Consegna 1:
Riscriva il tratto dell'editoriale sulla Costituzione che va da "La commemorazione dei" fino a "al suo carro.", sostituendo "Costituzione italiana" con "Carta fondamentale".
Consegna 2:
Secondo l'editoriale sulla Costituzione, quale quota dei componenti dell'Assemblea costituente approvò il testo?
Consegna 3:
Prosegua l'editoriale sulla Costituzione italiana a partire dal punto in cui si interrompe.

Testo del documento:
Editoriale


 

La commemorazione dei 150 anni dell’unità d’Italia è un’ottima occasione per riflettere sulla Costituzione italiana. In essa si esprime uno dei punti più alti e nobili della nostra difficile storia. Nello stesso tempo, non passa giorno che la Carta costituzionale non venga sottoposta  a insulti verbali nonché a fatti, cioè ad atti giuridici, che tendono a demolirla svuotandola dall’interno. Per questo riteniamo doveroso e profondamente giusto dedicarle una riflessione, mettendo in risalto alcuni armonici che servono a dilatare lo sguardo, superando il pantano di una quotidianità sempre più triviale: una trivialità ossessiva nella quale si cerca di trascinare tutto ciò che non fa comodo al “padrone” e ai sodali e subalterni legati al suo carro.
Prendo lo spunto da uno scritto di Dossetti: “La Costituzione italiana […] porta l’impronta di uno spirito universale e in certo modo trans temporale”. Su quel testo confluì il consenso di quasi il 90% dei componenti l’Assemblea costituente, tra i quali “c’era molta più distanza di quanta oggi ne corra fra Bersani e Berlusconi” (Ainis). Come mai si è pervenuti a una così massiccia convergenza su un testo che esprime un respiro universale e dunque capace di sfidare il tempo?
Dietro e dentro tutti, ci stavano sei anni di guerra mondiale nella quale si sono consumati orrori mai visti prima. In aggiunta, l’Italia emergeva dal gorgo della guerra civile, con le miserie morali e materiali che ne sono derivate e le ferite che hanno continuato a sanguinare. Nonostante tutte le contrapposizioni presenti, l’unità prevalse sulla divisione.  Non attraverso un compromesso di bassa lega, ma con un processo culturale di alto livello che consentiva di mantenere in tensione il dialogo con le ragioni degli altri. Infatti “il cemento che teneva insieme i nostri padri fondatori era innanzitutto il gusto per la storia, l’educazione ai classici, in una parola, la cultura” (Ainis). E ancora, l’enorme sofferenza, anche personale, vissuta negli anni della dittatura fascista e del caos bellico.
La fase costituente non era soltanto in vista della stesura della Costituzione. Dopo la catastrofe globale, che ha avuto il suo epicentro nella civilissima Europa, dalle “radici cristiane”, dalle sue culture raffinate, dal più avanzato sviluppo scientifico e tecnologico, c’era da inventare un nuovo modo di stare insieme, un bonum commune da esaltare come unica possibilità di convivenza e di futuro. E’ questo che si respira nella Costituzione, un respiro che, appunto, è universale e che va oltre la contingenza del momento. Un respiro che nasce dall’aver sperimentato la tenebra della forza distruttiva arrivata al massimo della follia e dalla consapevolezza che “il pericolo di precipitare nella barbarie è sempre dietro l’angolo” (P. Prodi).

Materiale presentato:
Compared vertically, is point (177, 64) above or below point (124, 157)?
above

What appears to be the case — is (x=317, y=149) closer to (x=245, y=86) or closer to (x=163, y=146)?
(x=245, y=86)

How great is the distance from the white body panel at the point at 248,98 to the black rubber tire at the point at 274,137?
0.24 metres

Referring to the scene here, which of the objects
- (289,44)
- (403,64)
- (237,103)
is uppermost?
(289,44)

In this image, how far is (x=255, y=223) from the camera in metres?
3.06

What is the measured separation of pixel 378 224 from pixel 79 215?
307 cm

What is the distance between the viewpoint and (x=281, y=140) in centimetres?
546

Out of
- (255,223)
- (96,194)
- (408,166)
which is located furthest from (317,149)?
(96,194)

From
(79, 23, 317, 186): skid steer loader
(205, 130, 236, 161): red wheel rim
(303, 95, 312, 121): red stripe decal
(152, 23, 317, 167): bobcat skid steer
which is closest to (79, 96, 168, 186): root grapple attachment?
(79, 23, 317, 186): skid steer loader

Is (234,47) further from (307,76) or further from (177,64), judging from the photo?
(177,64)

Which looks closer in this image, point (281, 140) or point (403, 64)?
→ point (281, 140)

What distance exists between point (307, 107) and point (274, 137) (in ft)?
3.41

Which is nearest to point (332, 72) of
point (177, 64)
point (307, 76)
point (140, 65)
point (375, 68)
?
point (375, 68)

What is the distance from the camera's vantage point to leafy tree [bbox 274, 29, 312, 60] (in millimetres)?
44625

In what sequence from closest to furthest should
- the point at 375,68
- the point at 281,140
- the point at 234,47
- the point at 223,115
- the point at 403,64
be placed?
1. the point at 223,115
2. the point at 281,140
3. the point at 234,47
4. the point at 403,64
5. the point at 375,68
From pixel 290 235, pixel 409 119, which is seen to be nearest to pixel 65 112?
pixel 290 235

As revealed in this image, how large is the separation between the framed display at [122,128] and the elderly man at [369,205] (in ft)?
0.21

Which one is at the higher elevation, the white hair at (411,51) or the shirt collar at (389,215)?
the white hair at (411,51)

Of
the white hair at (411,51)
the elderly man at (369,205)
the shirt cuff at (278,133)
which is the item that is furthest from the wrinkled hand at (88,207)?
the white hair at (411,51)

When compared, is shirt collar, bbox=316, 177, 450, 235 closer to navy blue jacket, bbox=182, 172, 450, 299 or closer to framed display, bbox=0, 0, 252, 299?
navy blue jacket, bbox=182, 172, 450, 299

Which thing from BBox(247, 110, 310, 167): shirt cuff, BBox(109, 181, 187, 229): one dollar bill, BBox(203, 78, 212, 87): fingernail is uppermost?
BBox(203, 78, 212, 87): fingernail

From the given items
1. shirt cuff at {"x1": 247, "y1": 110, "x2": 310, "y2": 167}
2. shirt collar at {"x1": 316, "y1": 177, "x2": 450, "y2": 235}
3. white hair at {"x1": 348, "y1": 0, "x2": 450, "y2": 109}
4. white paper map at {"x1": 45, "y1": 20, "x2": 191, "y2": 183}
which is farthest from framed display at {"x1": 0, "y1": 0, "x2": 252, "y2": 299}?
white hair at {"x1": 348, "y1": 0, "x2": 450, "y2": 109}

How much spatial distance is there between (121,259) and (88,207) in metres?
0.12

Risposta 1:
La commemorazione dei 150 anni dell’unità d’Italia è un’ottima occasione per riflettere sulla Carta fondamentale. In essa si esprime uno dei punti più alti e nobili della nostra difficile storia. Nello stesso tempo, non passa giorno che la Carta costituzionale non venga sottoposta  a insulti verbali nonché a fatti, cioè ad atti giuridici, che tendono a demolirla svuotandola dall’interno. Per questo riteniamo doveroso e profondamente giusto dedicarle una riflessione, mettendo in risalto alcuni armonici che servono a dilatare lo sguardo, superando il pantano di una quotidianità sempre più triviale: una trivialità ossessiva nella quale si cerca di trascinare tutto ciò che non fa comodo al “padrone” e ai sodali e subalterni legati al suo carro.

Risposta 2:
Quasi il 90% dei componenti dell'Assemblea costituente.

Risposta 3:
A questo punto, mi sembra utile collegare la nostra Carta costituzionale con altri due documenti che con essa hanno profonde affinità.
Il primo è la “Dichiarazione universale dei diritti dell’uomo” del 10 dicembre del 1948. Anch’essa vede la luce, in un sussulto di coscienza umana, dopo il grande incendio che ha infiammato il mondo. “Rappresenta la coscienza storica che l’umanità ha nei propri valori fondamentali nella seconda metà del secolo ventesimo. E’ una sintesi del passato e un’aspirazione per l’avvenire; ma le sue tavole non sono state una volta per sempre scolpite” (N. Bobbio). Troverà sviluppi e approfondimenti in documenti successivi. Naturalmente non bastano le proclamazioni perché gli esseri umani effettivamente siano giuridicamente protetti nella loro dignità, però rappresentano una direzione di marcia, un ideale da perseguire. E’ ancora Bobbio che aggiunge: “Il problema di fondo relativo ai diritti dell’uomo è oggi non tanto di proclamarli, quanto quello di proteggerli”. Già Simon Weil, nel pieno della seconda guerra mondiale, scrivendo su la ricostruzione politica e civile della Francia, notava che una dichiarazione dei diritti umani non sarà sufficiente. Occorre recuperare l’idea di obbligo verso l’essere umano, a partire dai suoi bisogni concreti che costituiscono il contenuto dei diritti.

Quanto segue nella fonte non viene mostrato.